How can the right hon. Gentleman reconcile the statement that he is making with the fact that his Department has denied £40 million for social work training to counteract some of the most devastating problems that society faces?
Simply because that is incorrect. The Government have increased expenditure on social work training and intend to take further steps to improve social work training. We simply thought that the proposals put forward by the Central Council for Education and Training in Social Work in the document to which the hon. Lady referred were not the best way to make progress in that matter.
Secondly, it is clear that we agree on continuing support for the concept of the Health Service as the foundation of health care, and on the desire to see its capacity to serve our people strengthened still further. Thirdly, and perhaps most remarkably, in view of the spirit in which the debate opened, there has been, apart from speeches from the Opposition Front Bench spokesmen and one or two others, considerable agreement about the need to look at the way in which the service works and to see how we can make it work better. The one distasteful feature of the debate was the attempt by the Opposition, at the outset of the debate, to question that consensus about the basis of the service in the future, and to suggest that, somehow, the NHS is a Labour party preserve.

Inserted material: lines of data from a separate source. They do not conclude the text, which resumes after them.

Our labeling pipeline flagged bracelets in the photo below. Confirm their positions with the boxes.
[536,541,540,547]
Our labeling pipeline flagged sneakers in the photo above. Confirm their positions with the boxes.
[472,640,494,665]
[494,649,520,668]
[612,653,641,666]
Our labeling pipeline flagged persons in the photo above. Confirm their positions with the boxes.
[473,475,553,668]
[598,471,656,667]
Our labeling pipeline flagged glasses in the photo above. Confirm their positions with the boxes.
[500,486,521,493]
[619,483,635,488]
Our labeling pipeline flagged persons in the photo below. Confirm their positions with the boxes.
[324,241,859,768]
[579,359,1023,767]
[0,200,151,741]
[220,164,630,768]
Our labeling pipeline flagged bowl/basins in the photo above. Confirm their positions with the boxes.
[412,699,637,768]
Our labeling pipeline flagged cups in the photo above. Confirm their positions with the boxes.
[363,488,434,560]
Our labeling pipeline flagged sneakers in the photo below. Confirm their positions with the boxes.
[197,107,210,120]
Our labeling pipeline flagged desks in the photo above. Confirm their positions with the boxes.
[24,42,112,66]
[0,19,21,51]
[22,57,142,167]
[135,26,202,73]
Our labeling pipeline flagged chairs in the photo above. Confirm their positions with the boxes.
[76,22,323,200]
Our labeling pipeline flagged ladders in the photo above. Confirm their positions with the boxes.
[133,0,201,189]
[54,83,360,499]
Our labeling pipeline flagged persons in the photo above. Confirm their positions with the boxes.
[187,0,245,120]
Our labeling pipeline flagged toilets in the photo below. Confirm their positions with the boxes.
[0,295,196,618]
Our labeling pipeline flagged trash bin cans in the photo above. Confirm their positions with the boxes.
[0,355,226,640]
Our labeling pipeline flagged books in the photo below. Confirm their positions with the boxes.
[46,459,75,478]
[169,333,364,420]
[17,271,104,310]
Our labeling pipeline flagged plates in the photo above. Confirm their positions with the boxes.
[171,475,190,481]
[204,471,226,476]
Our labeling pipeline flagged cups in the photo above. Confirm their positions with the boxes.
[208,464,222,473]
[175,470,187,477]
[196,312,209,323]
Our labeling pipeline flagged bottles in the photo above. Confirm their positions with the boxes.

My right hon. Friend the Secretary of State made nonsense of those claims. I shall repeat only two of the relevant figures. One is that expenditure in real terms has risen by well over one third under this Government, and the second is that the percentage share that the NHS takes of Britain's gross domestic product, which fell slightly under the previous Administration, has risen substantially under this. What is just as important as the fact that we have been putting more resources in is that we have been making better use of those resources. What are known, in admittedly not very pleasing jargon, as the cost improvement programmes have the practical meaning that another £600 million has been released for caring for patients. The result is those huge increases in the number of patients treated, and in the proportion of each——
I was trying to make the point that there are more people ill now, and more people need medical care because of the change in demography and the rise in unemployment.
With the greatest possible respect, which is not a great deal in view of what the hon. Lady has just said, I shall just give her the index of the treatment rates per 10,000 population for the over-75s. On an index of treatment rates per 10,000 population, between 1974 and 1979 the figure rose from 100 to 109, and between 1979 and 1985 it rose from 109 to 137. That is a dramatic increase. Those figures have been given to the Select Committee, so the hon. Lady can read them. They can be repeated for almost every part of the population.
Does the right hon. Gentleman know that in Sutton Coldfield, the constituency of the former Secretary of State for Social Services, there are 112 beds for which the regional health authority cannot find funding, and that the opening of a £2 million treatment centre, including a hydrotherapy treatment pool, cannot be opened because the regional health authority says that there is not the money to put the staff—[HON. MEMBERS: "Rubbish."] It is not rubbish; it is true. The regional health authority says that it has not the money to engage staff to treat children and others with rheumatoid arthritis. If everything is so good, why are things so bad in the hospitals serving my constituency?
I hope that the hon. Gentleman will acknowledge that any problems in the Health Service—no one is suggesting that there are none—are very much the problems of a service that is expanding and investing in new equipment and treating more people than ever before. Indeed, the hon. Gentleman's question indicates that self-same point.
It has become a cliché to say that the Health Service is in some sense the victim of its own success. It is true that many of the problems and pressures, which unquestionably are faced, despite the largest capital building programme, for example, in the history of the west midlands region, are caused by continually rising demand. The very fact that we have been so much more successful in keeping alive babies who would have died not so many years ago means that young children need more care than would otherwise have been required. The very fact that life expectancy continues to rise because of the success of the service generates the demands that lead to the increases in treatment rates to which I referred.
Of course, the combination of those demographic trends and our capacity to provide more treatment is reflected in how we have tried to develop the service. We have more than kept pace with the demands, as the treatment rates that I quoted show.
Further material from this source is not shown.